Öğretmen adayları; 2001 yılından bu yana kapsam geçerliği, öğretmen yeterliklerini ölçüp ölçemediği, güvenilir olup olmaması gibi pek çok konuda üzerinde tartışmalar yapılan KPSS ile öğretmen olarak atanmaktadırlar (Önal, 2011).

Türkiye, öğretmen yetiştirme konusunda yaklaşık 150 yılı aşkın bir deneyime sahip olmasına karşılık bu konuda çeşitli sorunların olduğu açıktır.
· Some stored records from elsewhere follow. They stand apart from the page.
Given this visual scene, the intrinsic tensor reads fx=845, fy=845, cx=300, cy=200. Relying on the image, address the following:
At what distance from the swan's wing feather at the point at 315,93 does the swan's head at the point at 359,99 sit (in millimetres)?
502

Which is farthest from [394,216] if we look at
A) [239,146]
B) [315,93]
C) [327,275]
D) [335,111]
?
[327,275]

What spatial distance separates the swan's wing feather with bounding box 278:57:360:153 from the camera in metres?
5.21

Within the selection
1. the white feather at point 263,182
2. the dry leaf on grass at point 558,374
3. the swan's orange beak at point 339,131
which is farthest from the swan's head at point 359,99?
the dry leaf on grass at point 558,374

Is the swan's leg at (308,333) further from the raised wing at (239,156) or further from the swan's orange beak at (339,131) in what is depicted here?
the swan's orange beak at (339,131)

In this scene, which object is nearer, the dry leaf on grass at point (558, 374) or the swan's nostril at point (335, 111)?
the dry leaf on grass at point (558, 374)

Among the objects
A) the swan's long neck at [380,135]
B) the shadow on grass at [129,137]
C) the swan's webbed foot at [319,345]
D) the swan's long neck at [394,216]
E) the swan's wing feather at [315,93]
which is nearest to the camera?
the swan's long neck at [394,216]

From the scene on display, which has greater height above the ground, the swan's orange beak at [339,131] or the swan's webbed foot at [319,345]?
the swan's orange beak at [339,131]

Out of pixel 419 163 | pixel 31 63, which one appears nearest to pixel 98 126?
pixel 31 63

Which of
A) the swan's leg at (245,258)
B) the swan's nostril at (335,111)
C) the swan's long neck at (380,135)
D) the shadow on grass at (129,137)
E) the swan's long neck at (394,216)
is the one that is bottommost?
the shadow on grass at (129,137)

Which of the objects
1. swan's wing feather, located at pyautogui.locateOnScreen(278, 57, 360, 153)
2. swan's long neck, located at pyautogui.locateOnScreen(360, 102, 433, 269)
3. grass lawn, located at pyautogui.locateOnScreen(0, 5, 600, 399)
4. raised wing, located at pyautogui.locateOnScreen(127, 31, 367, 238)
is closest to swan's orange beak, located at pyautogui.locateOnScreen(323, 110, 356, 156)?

Bir taraftan bazı alanlarda bir yığılma yaşanırken bazı alanlarda bir açık vardır. Öğretmen yetiştirme konusunda, toplumsal değişmelere bağlı olarak bütün dünyada olduğu gibi Türkiye‟de de sürekli yeni arayışlar söz konusu olmuştur (Şişman, 2012: s. 232).

18

Yıllar itibariyle sosyal bilgiler öğretmenliği anabilim dalı sayısı da artmaktadır. Bu durum anabilim dalının mezun öğrenci sayısını da arttırmaktadır. Anabilim dalı mezunları sosyal bilgiler öğretmeni olmak için bu programa gelmektedir. Devlet kadrolarında sosyal bilgiler öğretmeni istihdamının da kısıtlı olması program öğrencileri için bugün ve gelecekte sıkıntı oluşturmakta ve motivasyon kaybına neden olmaktadır.

2016 yılı verilerine göre sınava giren aday sayısına göre aday/atama oranı en düşük olan branşlardan birisi de %1.4‟lük oranıyla sosyal bilgiler öğretmenliği programı olmuştur. ÖABT sınavında, sınava giren aday/atama oranı en düşük programların lise branşları olduğu görülürken (tarih öğretmenliği (%0.68), lise matematik öğretmenliği (%1.2), Türk dili ve edebiyatı öğretmenliği (%1.3), coğrafya öğretmenliği (%1.4) 2016 yılında ÖABT sınavına girip 2017 yılında ataması yapılan öğretmen adaylarında ilköğretim ve ortaokul branşları içinde en düşük oran maalesef sosyal bilgiler eğitimi anabilim dalı olmuştur. Bu durum sosyal bilgiler eğitimi anabilim dalından mezun olan adaylarda bir motivasyon kaybı yaratmaktadır. Bu durumun en somut örneği 2013-2017 sosyal bilgiler ÖABT sınavına giren aday sayısında görülmektedir. 2013‟den 2015‟e kadar sürekli artan aday sayısı 2015‟den itibaren düşüş göstermeye başlamıştır. ÖABT sosyal bilgiler sınavına giren aday sayısı 2013 yılında 19.179; 2014 yılında 22.267; 2015 yılında 24.611; 2016 yılında 23.749 ve 2017 yılında 19.677 kişi olmuştur. 2017 yılında 2016 yılı sınavına göre ÖABT sınavına giren aday sayısında 4072 kişi yani %20.7‟lik düşüş yaşanmıştır. 2016 yılında yaklaşık 3800 yeni mezun veren sosyal bilgiler öğretmenliği anabilim dalında bu rakamda göz önüne alındığında bir kısım öğretmen adayının öğretmen olmaktan umudu kestiği anlaşılmaktadır (Tokcan, Tilki, 2018).